Task. Starting at the top line, return each entry word for word.

**** Data to examine ****

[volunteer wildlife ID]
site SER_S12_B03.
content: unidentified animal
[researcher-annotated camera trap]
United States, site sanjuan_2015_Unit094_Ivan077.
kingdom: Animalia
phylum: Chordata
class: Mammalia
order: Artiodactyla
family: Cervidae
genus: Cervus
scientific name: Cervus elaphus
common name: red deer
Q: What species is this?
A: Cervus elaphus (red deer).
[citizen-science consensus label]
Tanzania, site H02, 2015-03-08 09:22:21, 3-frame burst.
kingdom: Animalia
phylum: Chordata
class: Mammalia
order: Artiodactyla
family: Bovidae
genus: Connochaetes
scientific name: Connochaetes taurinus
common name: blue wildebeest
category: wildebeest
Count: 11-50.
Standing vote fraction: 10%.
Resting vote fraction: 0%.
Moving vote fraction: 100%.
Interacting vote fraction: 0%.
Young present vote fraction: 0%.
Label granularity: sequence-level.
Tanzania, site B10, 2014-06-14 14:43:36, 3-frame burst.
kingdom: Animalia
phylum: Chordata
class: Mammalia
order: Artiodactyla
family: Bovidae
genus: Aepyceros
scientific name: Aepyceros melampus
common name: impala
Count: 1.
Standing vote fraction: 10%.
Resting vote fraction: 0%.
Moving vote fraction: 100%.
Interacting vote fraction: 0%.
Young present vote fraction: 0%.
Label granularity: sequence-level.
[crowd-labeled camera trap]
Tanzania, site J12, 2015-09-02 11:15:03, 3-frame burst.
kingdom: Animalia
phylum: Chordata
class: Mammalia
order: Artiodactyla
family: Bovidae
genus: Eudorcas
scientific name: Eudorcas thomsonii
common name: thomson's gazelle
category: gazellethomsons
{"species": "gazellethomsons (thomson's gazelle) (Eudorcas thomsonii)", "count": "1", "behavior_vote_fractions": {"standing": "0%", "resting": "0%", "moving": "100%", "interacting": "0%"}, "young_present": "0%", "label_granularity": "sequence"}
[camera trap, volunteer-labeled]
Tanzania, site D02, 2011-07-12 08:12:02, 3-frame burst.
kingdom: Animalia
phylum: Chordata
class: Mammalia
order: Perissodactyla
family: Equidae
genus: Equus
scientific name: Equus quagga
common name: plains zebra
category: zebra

****

Completed exercise.
[volunteer wildlife ID]
site SER_S12_B03.
content: unidentified animal
[researcher-annotated camera trap]
United States, site sanjuan_2015_Unit094_Ivan077.
kingdom: Animalia
phylum: Chordata
class: Mammalia
order: Artiodactyla
family: Cervidae
genus: Cervus
scientific name: Cervus elaphus
common name: red deer
Q: What species is this?
A: Cervus elaphus (red deer).
[citizen-science consensus label]
Tanzania, site H02, 2015-03-08 09:22:21, 3-frame burst.
kingdom: Animalia
phylum: Chordata
class: Mammalia
order: Artiodactyla
family: Bovidae
genus: Connochaetes
scientific name: Connochaetes taurinus
common name: blue wildebeest
category: wildebeest
Count: 11-50.
Standing vote fraction: 10%.
Resting vote fraction: 0%.
Moving vote fraction: 100%.
Interacting vote fraction: 0%.
Young present vote fraction: 0%.
Label granularity: sequence-level.
Tanzania, site B10, 2014-06-14 14:43:36, 3-frame burst.
kingdom: Animalia
phylum: Chordata
class: Mammalia
order: Artiodactyla
family: Bovidae
genus: Aepyceros
scientific name: Aepyceros melampus
common name: impala
Count: 1.
Standing vote fraction: 10%.
Resting vote fraction: 0%.
Moving vote fraction: 100%.
Interacting vote fraction: 0%.
Young present vote fraction: 0%.
Label granularity: sequence-level.
[crowd-labeled camera trap]
Tanzania, site J12, 2015-09-02 11:15:03, 3-frame burst.
kingdom: Animalia
phylum: Chordata
class: Mammalia
order: Artiodactyla
family: Bovidae
genus: Eudorcas
scientific name: Eudorcas thomsonii
common name: thomson's gazelle
category: gazellethomsons
{"species": "gazellethomsons (thomson's gazelle) (Eudorcas thomsonii)", "count": "1", "behavior_vote_fractions": {"standing": "0%", "resting": "0%", "moving": "100%", "interacting": "0%"}, "young_present": "0%", "label_granularity": "sequence"}
[camera trap, volunteer-labeled]
Tanzania, site D02, 2011-07-12 08:12:02, 3-frame burst.
kingdom: Animalia
phylum: Chordata
class: Mammalia
order: Perissodactyla
family: Equidae
genus: Equus
scientific name: Equus quagga
common name: plains zebra
category: zebra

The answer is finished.